Ask the Swan Specialist
Date: 27 May 2015
Most males do not re-pair once their mate dies. With your swan being this old, it would not be practical to try and find him a mate. Even if he bonded, it is highly unlikely that he will live much longer as most swans only live to approximately 30 years of age with great care. So, you must have been taking really good care of him and providing him with a super safe resourceful habitat. If you get him a mate, they bond and he dies from old age, then you have another swan that you will need to find a mate. We would suggest that you love him as much as you can for his remaining years. Once he has passed, then you can proceed in finding a mate.

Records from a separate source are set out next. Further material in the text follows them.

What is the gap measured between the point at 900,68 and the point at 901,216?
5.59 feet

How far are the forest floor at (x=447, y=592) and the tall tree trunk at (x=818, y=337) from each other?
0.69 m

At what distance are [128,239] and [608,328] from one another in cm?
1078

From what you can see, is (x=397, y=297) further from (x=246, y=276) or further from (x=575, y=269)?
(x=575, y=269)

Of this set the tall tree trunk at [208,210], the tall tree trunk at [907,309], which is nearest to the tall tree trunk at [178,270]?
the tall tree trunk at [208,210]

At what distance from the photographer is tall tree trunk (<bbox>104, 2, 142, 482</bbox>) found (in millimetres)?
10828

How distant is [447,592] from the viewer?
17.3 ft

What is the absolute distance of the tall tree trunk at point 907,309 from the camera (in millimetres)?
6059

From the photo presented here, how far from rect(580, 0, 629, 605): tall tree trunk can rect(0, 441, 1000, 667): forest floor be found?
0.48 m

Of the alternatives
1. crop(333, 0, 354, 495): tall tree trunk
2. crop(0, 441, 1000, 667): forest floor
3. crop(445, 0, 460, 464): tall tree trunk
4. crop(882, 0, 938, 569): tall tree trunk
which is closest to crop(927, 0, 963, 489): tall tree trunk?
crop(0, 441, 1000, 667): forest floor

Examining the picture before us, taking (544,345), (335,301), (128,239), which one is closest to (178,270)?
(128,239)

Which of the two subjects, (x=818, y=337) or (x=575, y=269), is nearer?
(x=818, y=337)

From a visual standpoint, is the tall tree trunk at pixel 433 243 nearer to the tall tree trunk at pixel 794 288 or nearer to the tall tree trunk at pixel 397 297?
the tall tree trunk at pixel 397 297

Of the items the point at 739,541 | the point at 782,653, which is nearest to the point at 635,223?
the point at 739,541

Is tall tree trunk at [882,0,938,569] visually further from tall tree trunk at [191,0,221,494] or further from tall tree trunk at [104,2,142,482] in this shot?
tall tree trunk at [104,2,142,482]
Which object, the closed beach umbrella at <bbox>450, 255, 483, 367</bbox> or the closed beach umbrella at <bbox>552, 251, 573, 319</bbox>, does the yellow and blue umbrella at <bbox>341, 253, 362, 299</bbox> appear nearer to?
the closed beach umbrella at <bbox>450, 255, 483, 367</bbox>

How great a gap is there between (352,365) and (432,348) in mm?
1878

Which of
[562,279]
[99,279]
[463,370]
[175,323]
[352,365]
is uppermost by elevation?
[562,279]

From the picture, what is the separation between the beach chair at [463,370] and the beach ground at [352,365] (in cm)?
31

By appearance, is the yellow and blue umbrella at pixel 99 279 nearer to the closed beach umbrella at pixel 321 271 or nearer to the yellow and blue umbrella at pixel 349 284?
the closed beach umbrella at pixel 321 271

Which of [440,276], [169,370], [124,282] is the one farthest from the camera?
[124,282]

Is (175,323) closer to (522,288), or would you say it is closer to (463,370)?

On this point, we would suggest that you find two females and not get swans of opposite gender as you will then have cygnets to worry about. In most states, they are trying to kill the Mute Swans, falsely labeling them as invasive and non-native so that the public will buy into killing them because they must be bad. This could not be further from the truth, but US and State Wildlife agencies maintain this misrepresentation so that they can kill the Mute Swans to open habitat to introduce the larger Trumpeter Swans for Trophy Waterfowl hunting purposes.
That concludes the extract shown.